# TASK ITEM
Go through the data and copy each line where the word "site" shows up.

Collected data:
################

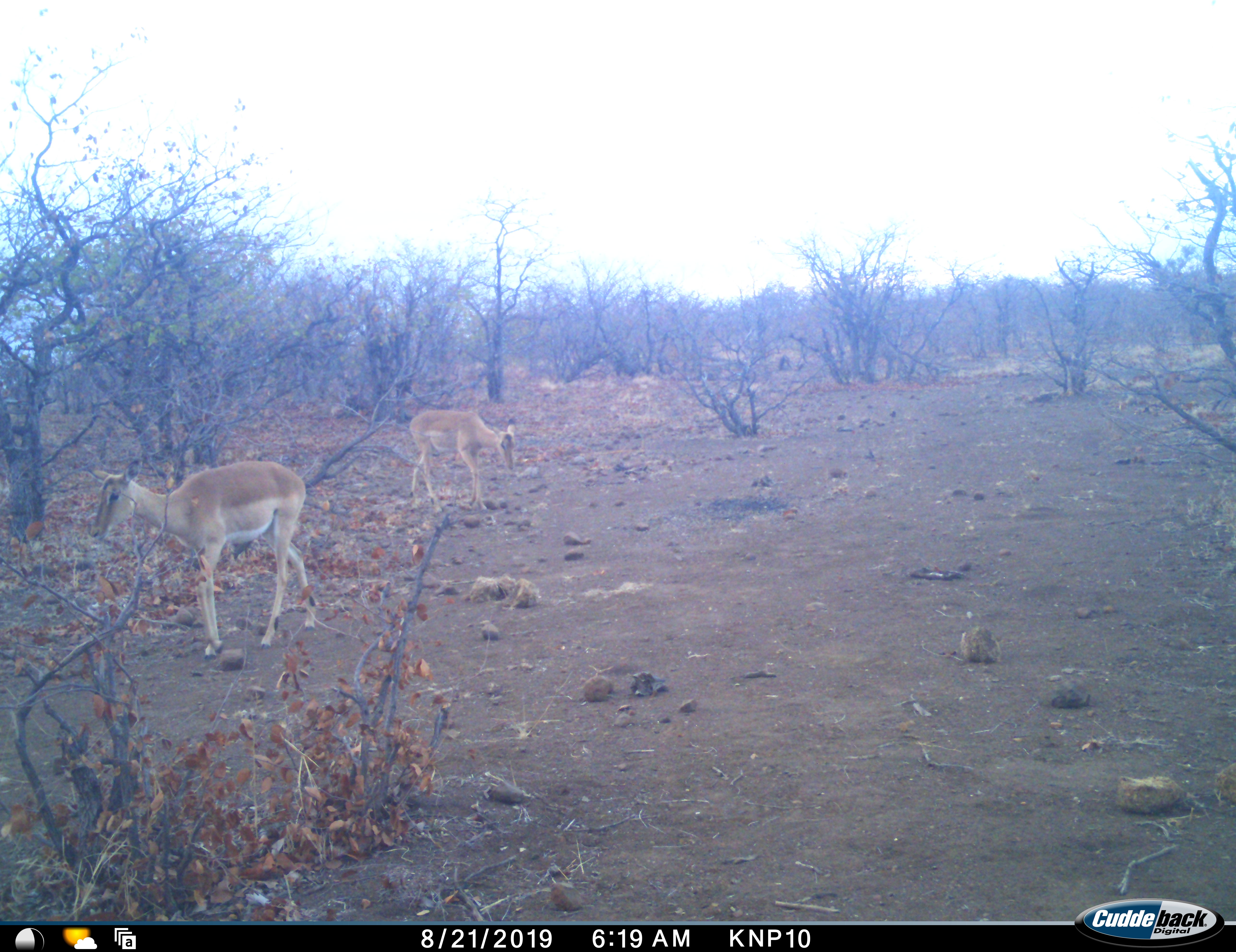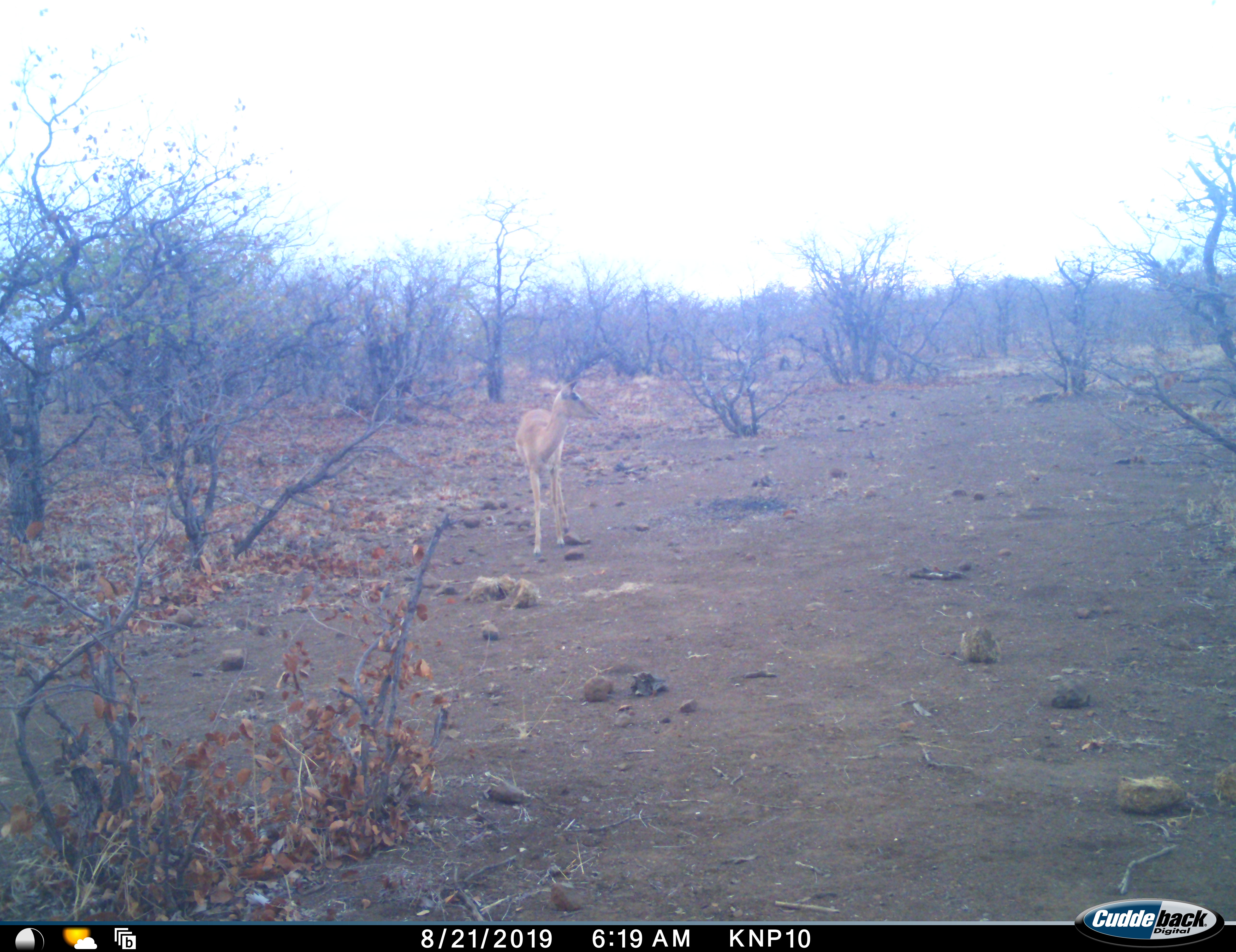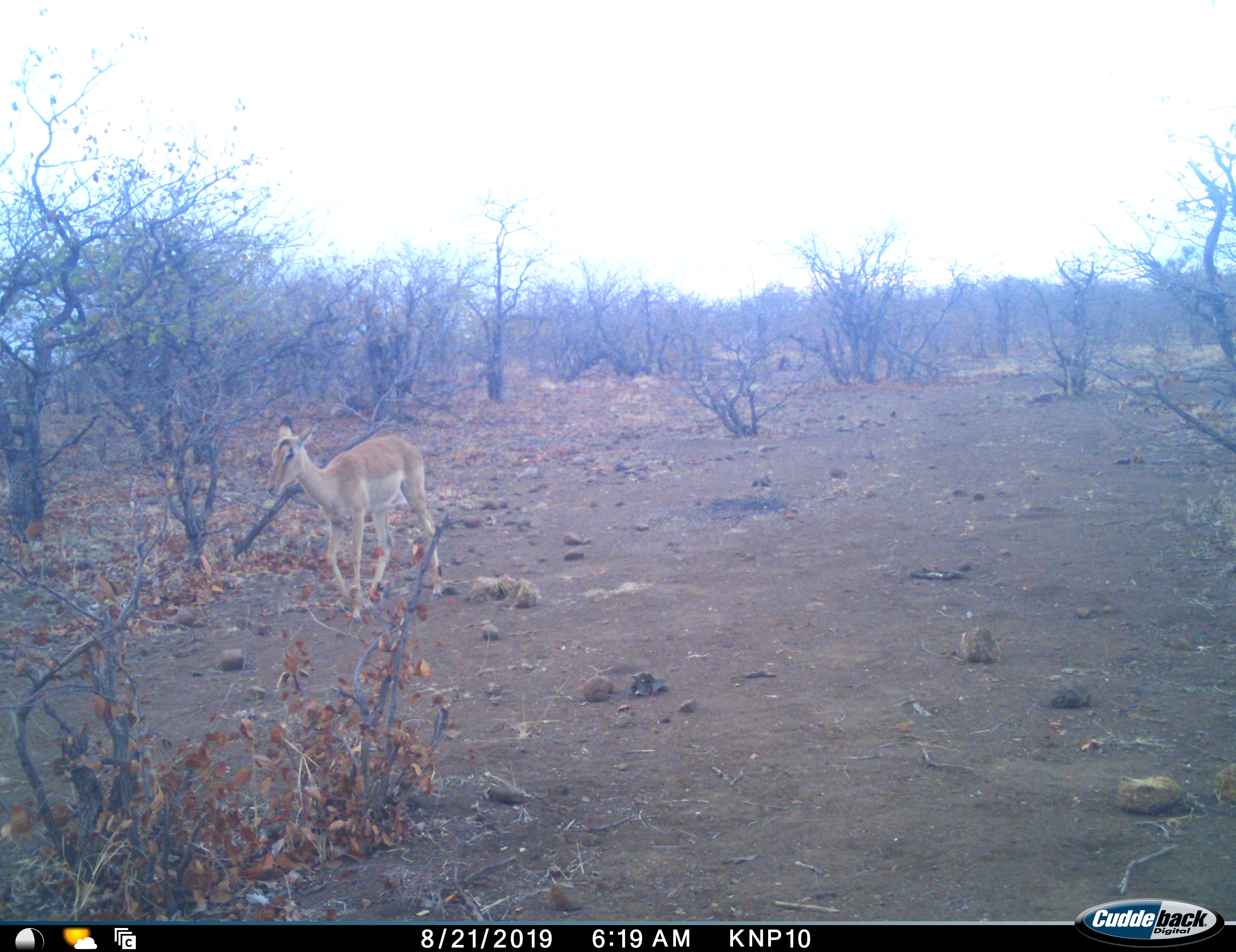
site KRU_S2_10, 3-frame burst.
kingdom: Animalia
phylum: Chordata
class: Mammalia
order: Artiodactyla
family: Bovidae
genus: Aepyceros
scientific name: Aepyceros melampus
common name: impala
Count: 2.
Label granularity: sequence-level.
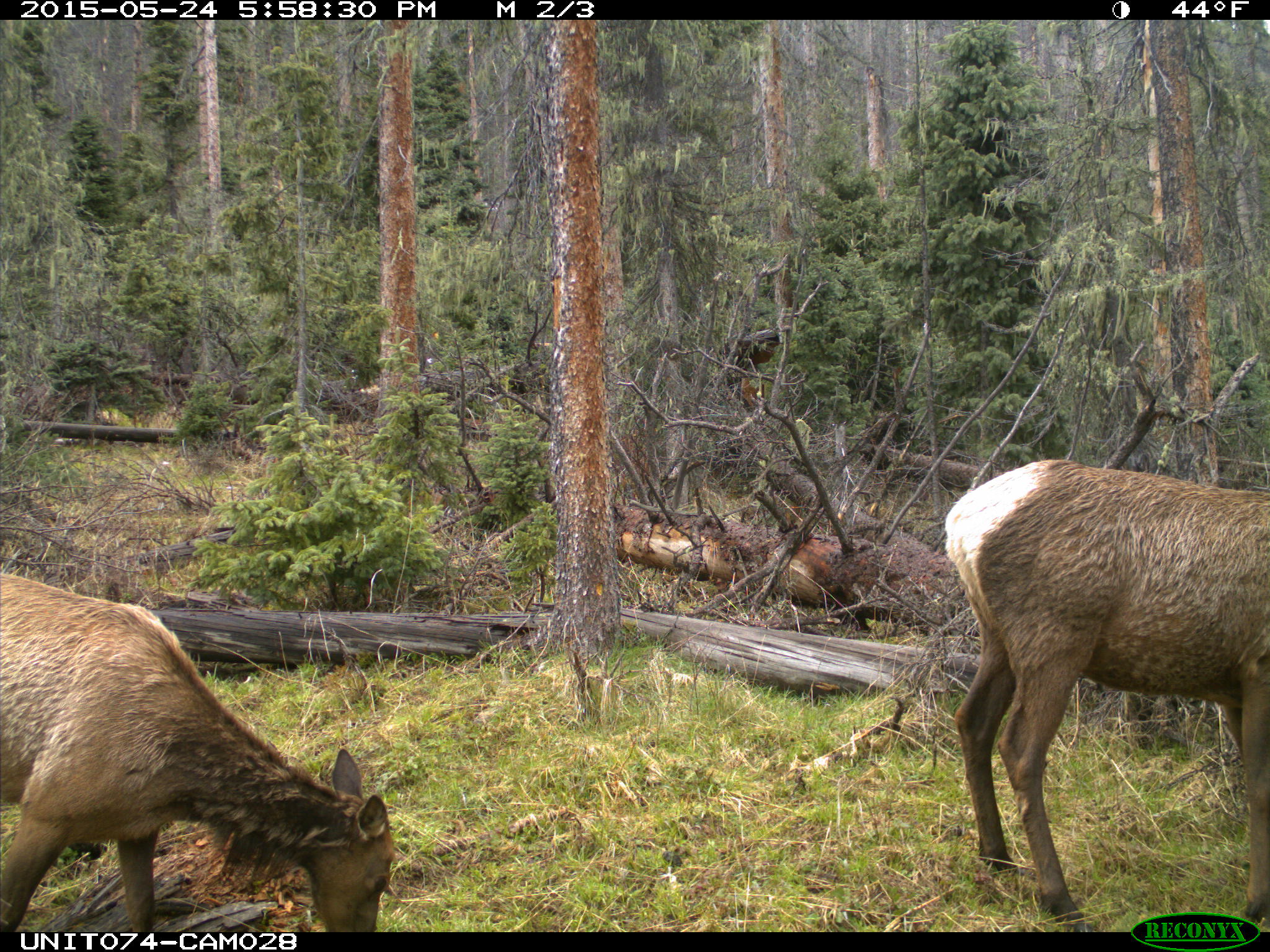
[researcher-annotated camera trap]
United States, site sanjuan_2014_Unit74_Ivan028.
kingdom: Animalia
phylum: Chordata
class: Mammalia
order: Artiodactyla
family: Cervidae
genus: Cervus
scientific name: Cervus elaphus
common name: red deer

################

# ANSWER BOX
site KRU_S2_10, 3-frame burst.
United States, site sanjuan_2014_Unit74_Ivan028.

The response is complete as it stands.